▶ [Extrait choisi]
========================================
Batman de la cave au placard



Créé en 1939 quelques années après Superman (1932) par Detective Comics, Batman est un super héros diamétralement opposé à son ainé.

Super traumatisé

Ainsi si le destin de Superman est de guider l’humanité vers le bien, celui de Batman semble être plus prosaïquement celui de s’en sortir. Car Bruce Wayne est avant tout un super traumatisé avant d’être un super héro.
La vocation d’autojustice est donc née chez le petit Wayne dès son enfance suite à l’assassinat de ses deux parents à la sortie d’un cinéma. Son père, richissime, à la tête d’une entreprise prospère le groupe Wayne, laisse derrière lui un orphelin bien né, mais à l’avenir psychologique plus qu’incertain.

Super citoyen

Le crime perpétré sous les yeux du jeune Bruce en plein centre ville est tout un symbole. Il symbolise le basculement de Gotham City dans le crime et la corruption. Gotham City est au même titre que New York une utopie. Celle d’une cité verticale aux structures métalliques arrangée selon un quadrillage prédéfini : les blocs. Tous les super héros ont leur cité et Gotham City est l’archétype de ces cités qui se hérissent au début du 20ème siècle sur la côte Est des Etats-Unis. C’est l’époque d’une urbanisation planifiée et analysée au sein de ce qu’on appellera l’école de Chicago. La première école de Chicago (avant les années 40) s'attache à étudier les relations interethniques et la délinquance dans les grandes villes des Etats-Unis. Le personnage de Batman est au cœur de cette problématique. Ces nouvelles mégapoles apparaissent alors comme une sorte de laboratoire social qui permet d'étudier les nombreuses transformations des milieux urbains. Chicago accueille de nombreux immigrants de l'étranger ainsi que du sud des États-Unis. Aucun doute que Gotham City soit le reflet imaginaire de ces cités de la côte Est américaine en devenir.
========================================
▶ [Données fournies]
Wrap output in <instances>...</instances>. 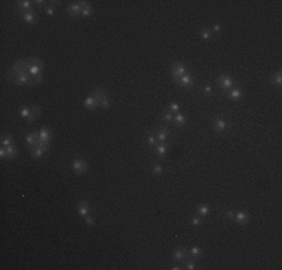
========================================
▶ [Objectif A]
Selon l'extrait choisi, en quelle année Batman a-t-il été créé ?
▶ [Objectif B]
Dans l'extrait choisi, résumez le paragraphe qui commence par « La vocation d'autojustice » en gardant ses faits principaux.

▶ [Corrigé A]
En 1939.

▶ [Corrigé B]
Enfant, Bruce Wayne voit ses deux parents assassinés à la sortie d'un cinéma, ce qui fait naître sa vocation d'autojustice. Son père, très riche et à la tête du groupe Wayne, laisse un orphelin bien né dont l'avenir psychologique est plus qu'incertain.